**Description of the task**: Extract exactly and only the lines of the data below, starting at the line with "At what distance is" and stopping after the final line.

**Data records**:
════════

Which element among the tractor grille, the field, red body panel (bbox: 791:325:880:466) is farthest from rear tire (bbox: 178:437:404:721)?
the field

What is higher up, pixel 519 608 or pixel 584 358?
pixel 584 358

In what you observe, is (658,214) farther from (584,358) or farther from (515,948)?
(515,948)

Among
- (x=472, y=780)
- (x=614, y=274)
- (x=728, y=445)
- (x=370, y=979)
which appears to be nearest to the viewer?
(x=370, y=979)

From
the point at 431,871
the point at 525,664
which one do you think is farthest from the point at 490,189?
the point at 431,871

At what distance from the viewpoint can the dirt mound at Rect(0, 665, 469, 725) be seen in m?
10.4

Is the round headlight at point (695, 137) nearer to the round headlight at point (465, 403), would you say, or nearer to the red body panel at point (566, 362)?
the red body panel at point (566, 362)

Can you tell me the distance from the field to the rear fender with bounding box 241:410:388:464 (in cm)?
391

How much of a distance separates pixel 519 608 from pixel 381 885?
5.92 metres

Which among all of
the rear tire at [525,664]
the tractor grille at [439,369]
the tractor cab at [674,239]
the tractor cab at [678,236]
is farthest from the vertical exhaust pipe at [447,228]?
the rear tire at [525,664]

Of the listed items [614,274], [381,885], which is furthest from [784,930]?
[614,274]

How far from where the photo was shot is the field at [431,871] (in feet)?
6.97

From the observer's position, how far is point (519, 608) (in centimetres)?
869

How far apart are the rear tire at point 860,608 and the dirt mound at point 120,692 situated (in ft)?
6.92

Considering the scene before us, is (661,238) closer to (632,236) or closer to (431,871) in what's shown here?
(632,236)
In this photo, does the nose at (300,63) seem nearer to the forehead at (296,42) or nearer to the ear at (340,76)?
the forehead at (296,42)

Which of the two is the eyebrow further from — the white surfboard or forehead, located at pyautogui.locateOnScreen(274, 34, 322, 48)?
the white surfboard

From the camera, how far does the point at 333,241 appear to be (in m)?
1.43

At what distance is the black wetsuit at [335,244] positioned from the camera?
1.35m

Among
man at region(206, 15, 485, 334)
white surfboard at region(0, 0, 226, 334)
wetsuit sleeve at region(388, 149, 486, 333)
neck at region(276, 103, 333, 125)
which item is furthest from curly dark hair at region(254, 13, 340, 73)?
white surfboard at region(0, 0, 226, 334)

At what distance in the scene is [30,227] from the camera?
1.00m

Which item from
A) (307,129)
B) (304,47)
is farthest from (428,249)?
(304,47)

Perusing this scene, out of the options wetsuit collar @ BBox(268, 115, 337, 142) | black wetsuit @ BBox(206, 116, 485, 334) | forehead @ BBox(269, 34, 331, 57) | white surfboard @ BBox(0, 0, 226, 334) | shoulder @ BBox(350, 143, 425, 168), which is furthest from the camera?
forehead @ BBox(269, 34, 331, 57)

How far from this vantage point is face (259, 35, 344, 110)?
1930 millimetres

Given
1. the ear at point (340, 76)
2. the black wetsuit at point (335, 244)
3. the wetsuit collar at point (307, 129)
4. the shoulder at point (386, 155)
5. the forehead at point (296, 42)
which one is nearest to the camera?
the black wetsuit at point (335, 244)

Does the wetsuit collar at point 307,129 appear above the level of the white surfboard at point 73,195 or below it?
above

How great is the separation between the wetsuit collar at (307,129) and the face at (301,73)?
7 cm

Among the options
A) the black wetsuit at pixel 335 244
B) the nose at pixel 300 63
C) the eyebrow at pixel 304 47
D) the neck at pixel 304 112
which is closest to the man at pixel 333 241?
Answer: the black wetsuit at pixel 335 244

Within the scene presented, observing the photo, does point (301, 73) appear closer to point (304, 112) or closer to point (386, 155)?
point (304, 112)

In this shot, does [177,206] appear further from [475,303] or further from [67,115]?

════════

**Reply to the exercise**:
At what distance is the black wetsuit at [335,244] positioned from the camera?
1.35m

Among
man at region(206, 15, 485, 334)
white surfboard at region(0, 0, 226, 334)
wetsuit sleeve at region(388, 149, 486, 333)
neck at region(276, 103, 333, 125)
which item is furthest from curly dark hair at region(254, 13, 340, 73)?
white surfboard at region(0, 0, 226, 334)

At what distance in the scene is [30,227] from the camera?
1.00m

Which item from
A) (307,129)
B) (304,47)
is farthest from (428,249)?
(304,47)

Perusing this scene, out of the options wetsuit collar @ BBox(268, 115, 337, 142) | black wetsuit @ BBox(206, 116, 485, 334) | forehead @ BBox(269, 34, 331, 57) | white surfboard @ BBox(0, 0, 226, 334) | shoulder @ BBox(350, 143, 425, 168), which is furthest from the camera?
forehead @ BBox(269, 34, 331, 57)

How far from this vantage point is face (259, 35, 344, 110)?
1930 millimetres

Given
1. the ear at point (340, 76)
2. the black wetsuit at point (335, 244)
3. the wetsuit collar at point (307, 129)
4. the shoulder at point (386, 155)
5. the forehead at point (296, 42)
which one is nearest to the camera?
the black wetsuit at point (335, 244)

Does the wetsuit collar at point 307,129 appear above the level of the white surfboard at point 73,195 or below it?
above

How great is the separation between the wetsuit collar at (307,129) and the face at (301,73)?
7 cm

Among the options
A) the black wetsuit at pixel 335 244
B) the nose at pixel 300 63
C) the eyebrow at pixel 304 47
D) the neck at pixel 304 112
which is closest to the man at pixel 333 241?
Answer: the black wetsuit at pixel 335 244

Within the scene presented, observing the photo, does point (301, 73) appear closer to point (304, 112) or closer to point (386, 155)?
point (304, 112)

In this shot, does [177,206] appear further from [475,303] or further from [67,115]?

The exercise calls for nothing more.